<<<<
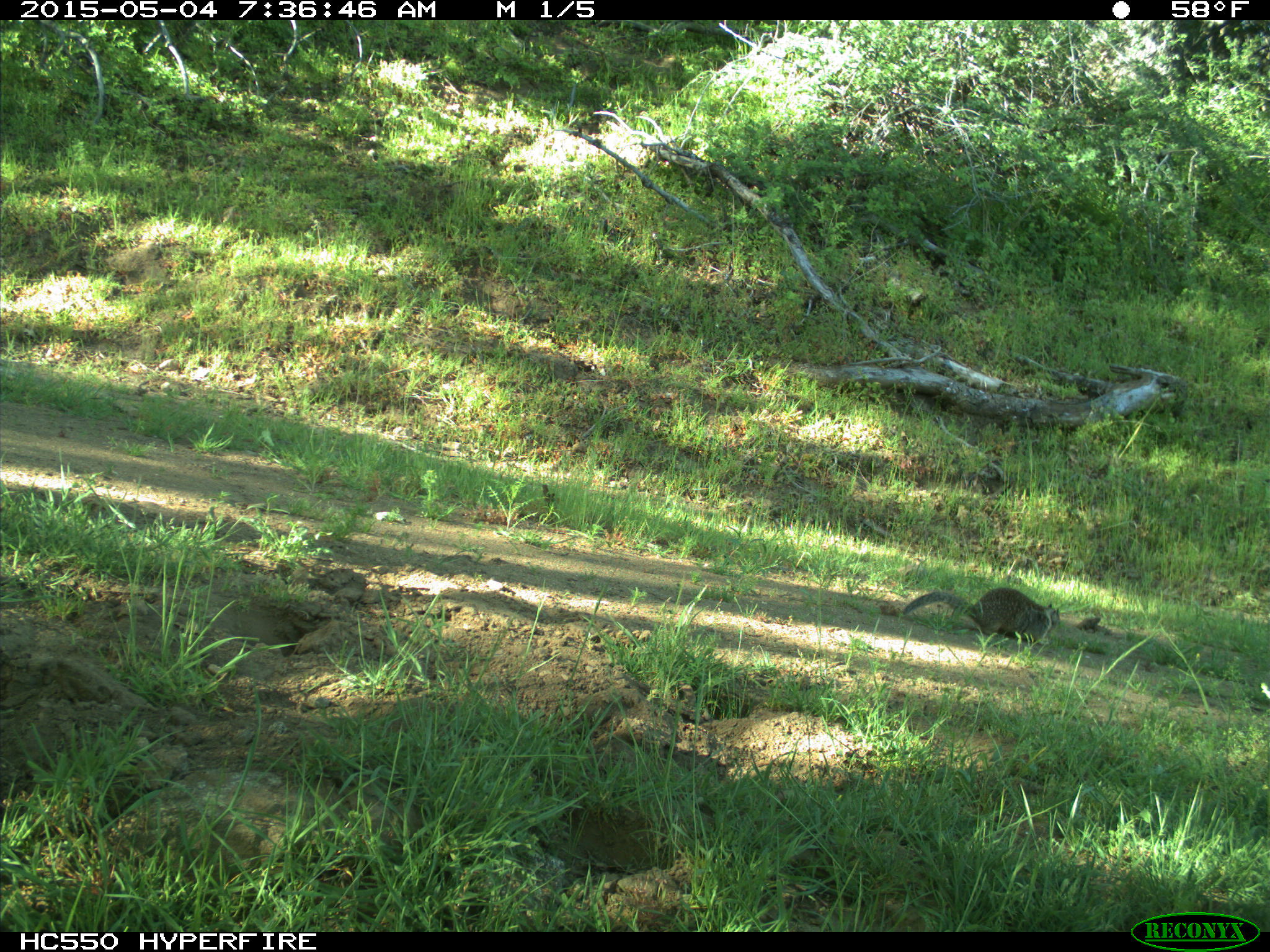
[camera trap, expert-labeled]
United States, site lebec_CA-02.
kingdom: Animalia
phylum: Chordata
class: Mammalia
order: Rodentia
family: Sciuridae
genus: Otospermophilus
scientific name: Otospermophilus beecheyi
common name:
>>>>
## THE TASK:
All of the entries above must be reproduced exactly, and no image may be included.

## ANSWER AREA:
[camera trap, expert-labeled]
United States, site lebec_CA-02.
kingdom: Animalia
phylum: Chordata
class: Mammalia
order: Rodentia
family: Sciuridae
genus: Otospermophilus
scientific name: Otospermophilus beecheyi
common name:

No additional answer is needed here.